I took it to AutoZone to have them tell me what the code is.
The AutoZone guy told me the code was P1110 and that it was the Intake Air Temperature Sensor.

When I look up code P1110 in the Chilton manual, it says it's the Variable Valve Timing Control System Malfunction (right bank).

I'm confused about what it might be.

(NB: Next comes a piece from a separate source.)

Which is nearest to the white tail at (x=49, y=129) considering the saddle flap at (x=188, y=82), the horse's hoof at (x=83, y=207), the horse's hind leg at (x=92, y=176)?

I thought I would try this forum before I pay the money to have it diagnosed.

Has anyone had this error code or does anyone know what it is or how serious it is?

I would appreciate any help that anyone can offer.

Thanks.

Heather


----------



## beige01pathfinder (May 14, 2005)

i have mitchel repair and will tell u what it is a soon as i get home


----------



## beige01pathfinder (May 14, 2005)

DTC P1110 OR P1135: Intake Valve Timing Control (IVTC)
IVTC system is disabled

the Air Temperature Sensor is P0110 so he prolly got them confused , i have an 01 myself and i dident know they had continuesly variable valve timing...


----------



## hbarry26 (Jun 17, 2005)

Thanks for the information. I appreciate your help.

Heather




beige01pathfinder said:


> DTC P1110 OR P1135: Intake Valve Timing Control (IVTC)
> IVTC system is disabled
> 
> the Air Temperature Sensor is P0110 so he prolly got them confused , i have an 01 myself and i dident know they had continuesly variable valve timing...


----------



## lewisnc100 (Apr 25, 2003)

Anything over P1000 can be manufacturer specific, Autozone usually gives you the generic OBDII description for that number but the manufacturer can use the code for other errors as in this case. Search for past posts on this sensor and error code, common for it to go out on 2001s and sounds very easy to replace.


----------



## jrimmer (Jun 3, 2005)

lewisnc100 said:


> sounds very easy to replace.


I never found any post which has any info on changing this sensor.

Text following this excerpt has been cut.